#### Problem requirements
All entries are to be returned verbatim.

##### Records shown

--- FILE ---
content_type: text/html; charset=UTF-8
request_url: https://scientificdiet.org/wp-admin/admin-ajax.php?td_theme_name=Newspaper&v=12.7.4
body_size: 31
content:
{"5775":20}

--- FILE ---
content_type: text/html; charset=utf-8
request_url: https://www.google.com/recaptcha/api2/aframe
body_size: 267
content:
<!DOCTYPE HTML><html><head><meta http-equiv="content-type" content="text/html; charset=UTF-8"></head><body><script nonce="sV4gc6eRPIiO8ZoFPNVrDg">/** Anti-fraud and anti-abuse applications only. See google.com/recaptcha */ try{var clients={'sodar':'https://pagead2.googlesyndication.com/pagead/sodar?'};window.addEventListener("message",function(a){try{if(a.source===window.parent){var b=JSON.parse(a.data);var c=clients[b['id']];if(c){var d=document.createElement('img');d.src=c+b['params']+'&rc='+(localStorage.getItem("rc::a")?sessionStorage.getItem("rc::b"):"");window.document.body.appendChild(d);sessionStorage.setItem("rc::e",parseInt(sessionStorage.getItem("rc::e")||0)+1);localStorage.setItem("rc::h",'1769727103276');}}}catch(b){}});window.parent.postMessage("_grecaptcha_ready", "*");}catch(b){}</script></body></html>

##########

#### Reply to the task
--- FILE ---
content_type: text/html; charset=UTF-8
request_url: https://scientificdiet.org/wp-admin/admin-ajax.php?td_theme_name=Newspaper&v=12.7.4
body_size: 31
content:
{"5775":20}

--- FILE ---
content_type: text/html; charset=utf-8
request_url: https://www.google.com/recaptcha/api2/aframe
body_size: 267
content:
<!DOCTYPE HTML><html><head><meta http-equiv="content-type" content="text/html; charset=UTF-8"></head><body><script nonce="sV4gc6eRPIiO8ZoFPNVrDg">/** Anti-fraud and anti-abuse applications only. See google.com/recaptcha */ try{var clients={'sodar':'https://pagead2.googlesyndication.com/pagead/sodar?'};window.addEventListener("message",function(a){try{if(a.source===window.parent){var b=JSON.parse(a.data);var c=clients[b['id']];if(c){var d=document.createElement('img');d.src=c+b['params']+'&rc='+(localStorage.getItem("rc::a")?sessionStorage.getItem("rc::b"):"");window.document.body.appendChild(d);sessionStorage.setItem("rc::e",parseInt(sessionStorage.getItem("rc::e")||0)+1);localStorage.setItem("rc::h",'1769727103276');}}}catch(b){}});window.parent.postMessage("_grecaptcha_ready", "*");}catch(b){}</script></body></html>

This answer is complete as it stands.